A precise copy of the data is required, with every picture left out.

· · · · ·

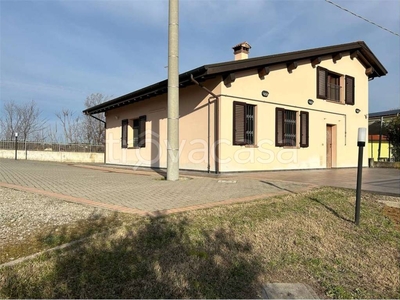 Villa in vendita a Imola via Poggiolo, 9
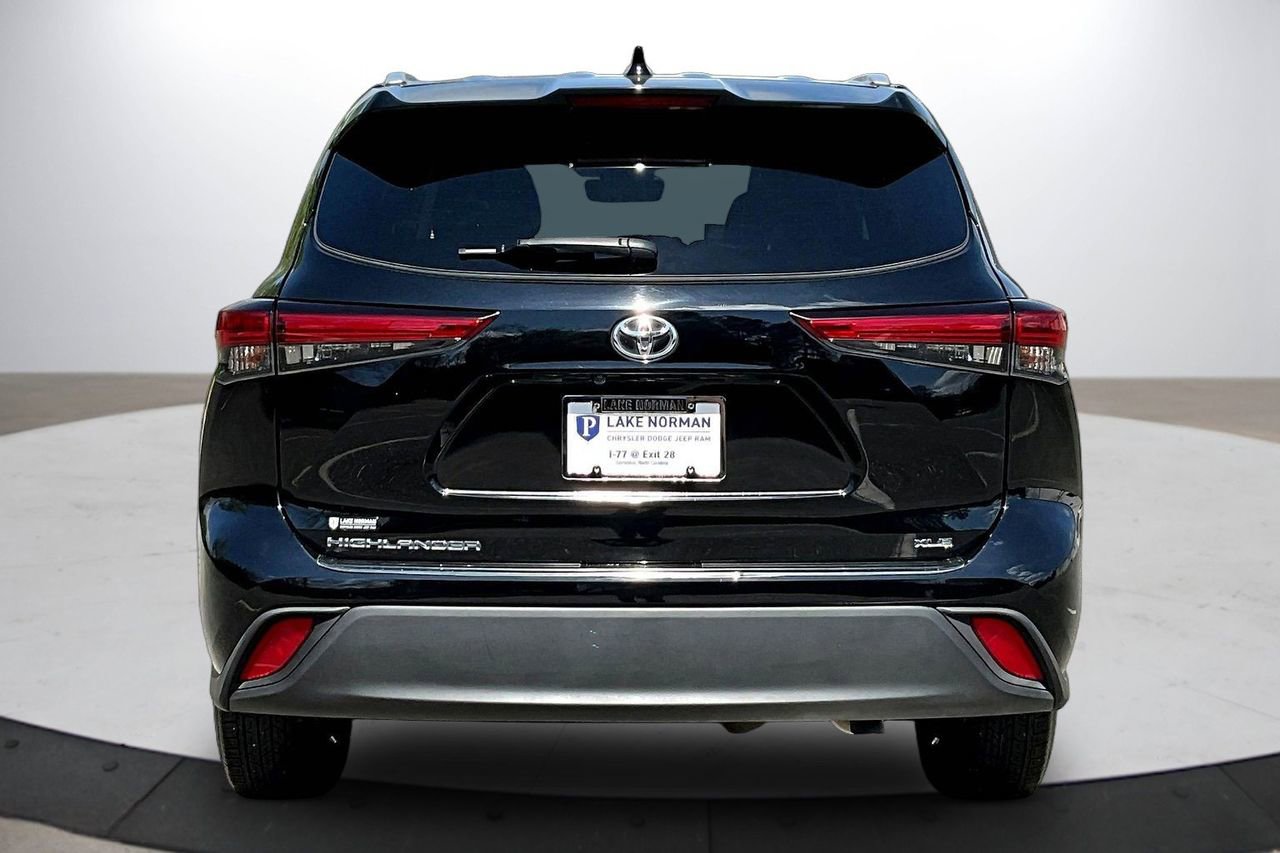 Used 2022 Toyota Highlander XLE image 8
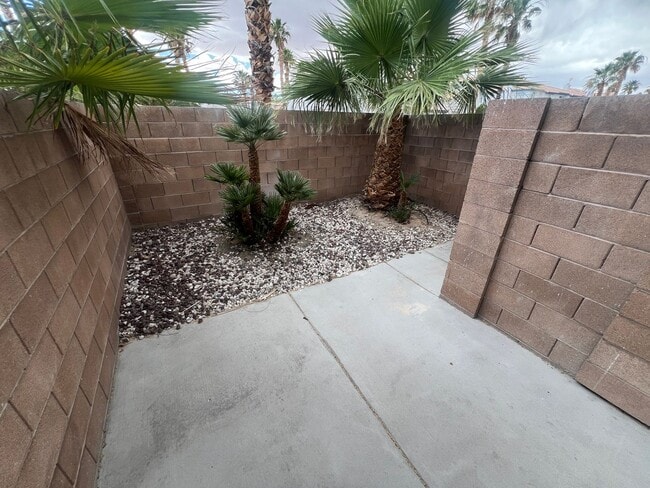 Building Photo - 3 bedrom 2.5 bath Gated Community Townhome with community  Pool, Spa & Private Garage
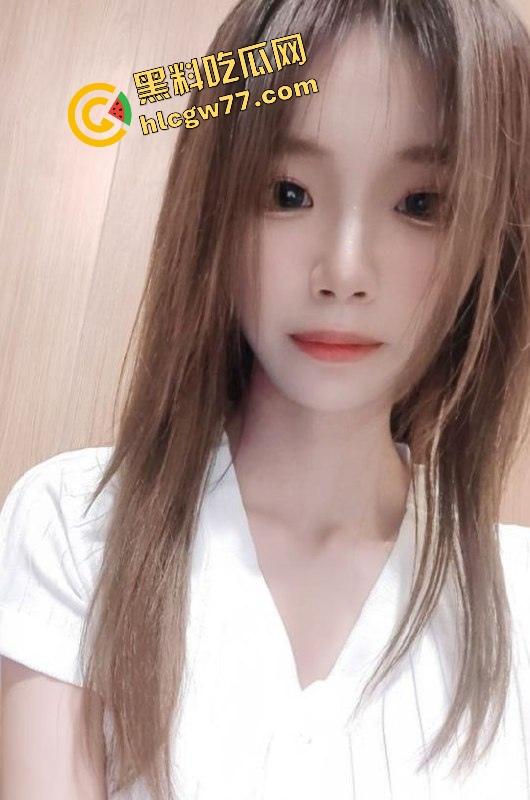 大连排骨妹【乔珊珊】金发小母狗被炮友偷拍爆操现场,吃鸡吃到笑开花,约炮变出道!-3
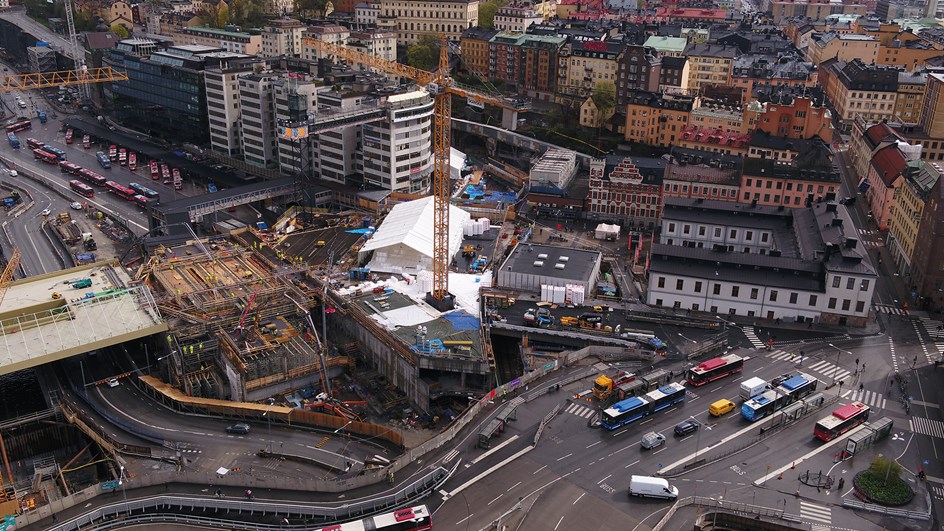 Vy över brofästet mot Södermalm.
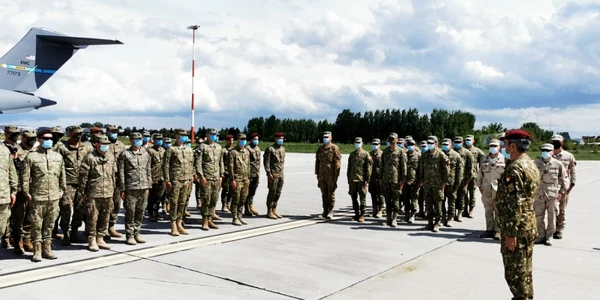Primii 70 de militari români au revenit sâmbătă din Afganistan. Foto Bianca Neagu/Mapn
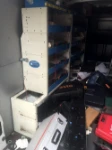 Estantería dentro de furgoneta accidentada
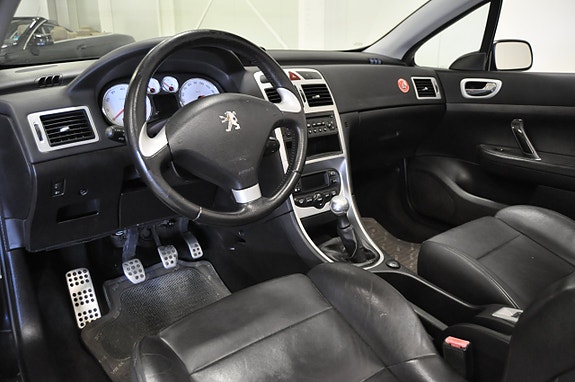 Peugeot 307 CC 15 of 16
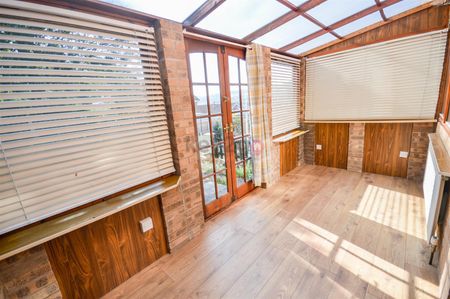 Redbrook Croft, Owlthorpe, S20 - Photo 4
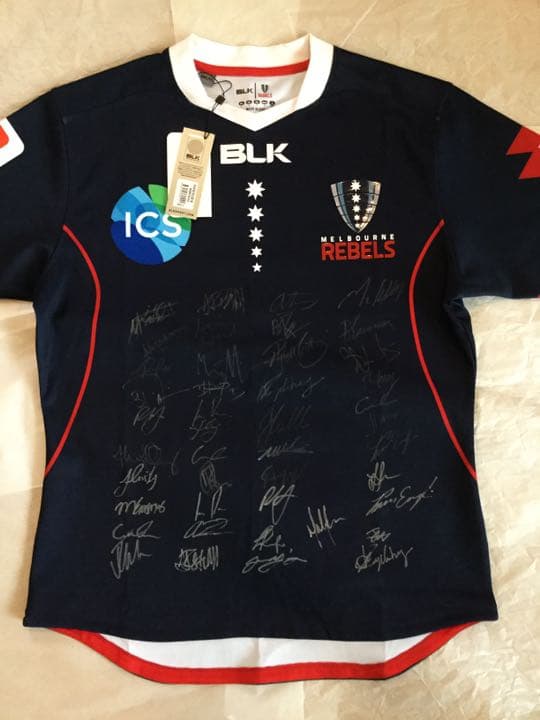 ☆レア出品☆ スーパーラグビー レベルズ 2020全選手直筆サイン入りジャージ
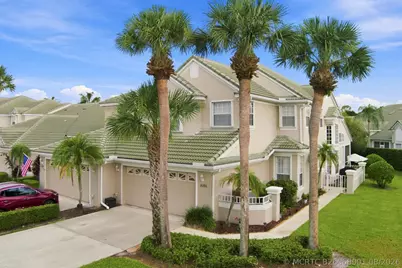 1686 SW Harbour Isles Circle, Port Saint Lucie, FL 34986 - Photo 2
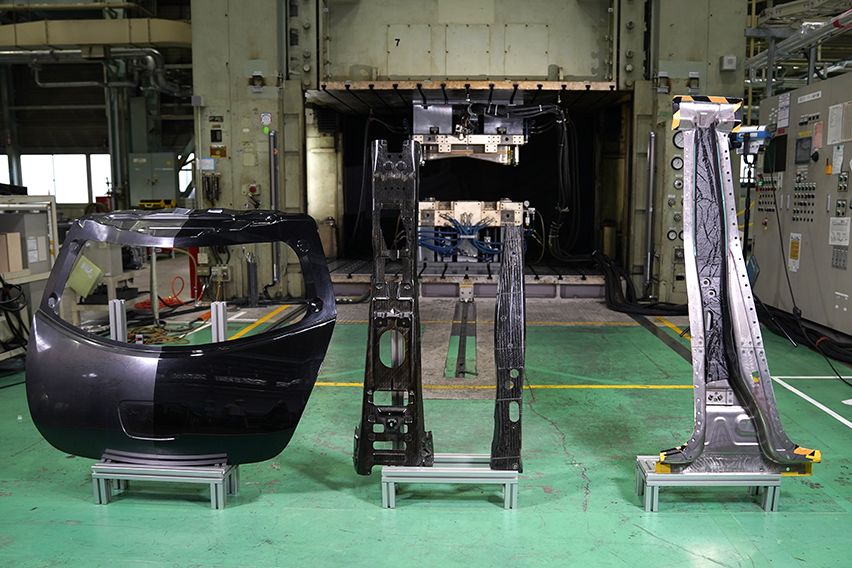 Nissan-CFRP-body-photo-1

· · · · ·

Answer section
 Villa in vendita a Imola via Poggiolo, 9
 Used 2022 Toyota Highlander XLE image 8
 Building Photo - 3 bedrom 2.5 bath Gated Community Townhome with community  Pool, Spa & Private Garage
 大连排骨妹【乔珊珊】金发小母狗被炮友偷拍爆操现场,吃鸡吃到笑开花,约炮变出道!-3
 Vy över brofästet mot Södermalm.
Primii 70 de militari români au revenit sâmbătă din Afganistan. Foto Bianca Neagu/Mapn
 Estantería dentro de furgoneta accidentada
 Peugeot 307 CC 15 of 16
 Redbrook Croft, Owlthorpe, S20 - Photo 4
 ☆レア出品☆ スーパーラグビー レベルズ 2020全選手直筆サイン入りジャージ
 1686 SW Harbour Isles Circle, Port Saint Lucie, FL 34986 - Photo 2
 Nissan-CFRP-body-photo-1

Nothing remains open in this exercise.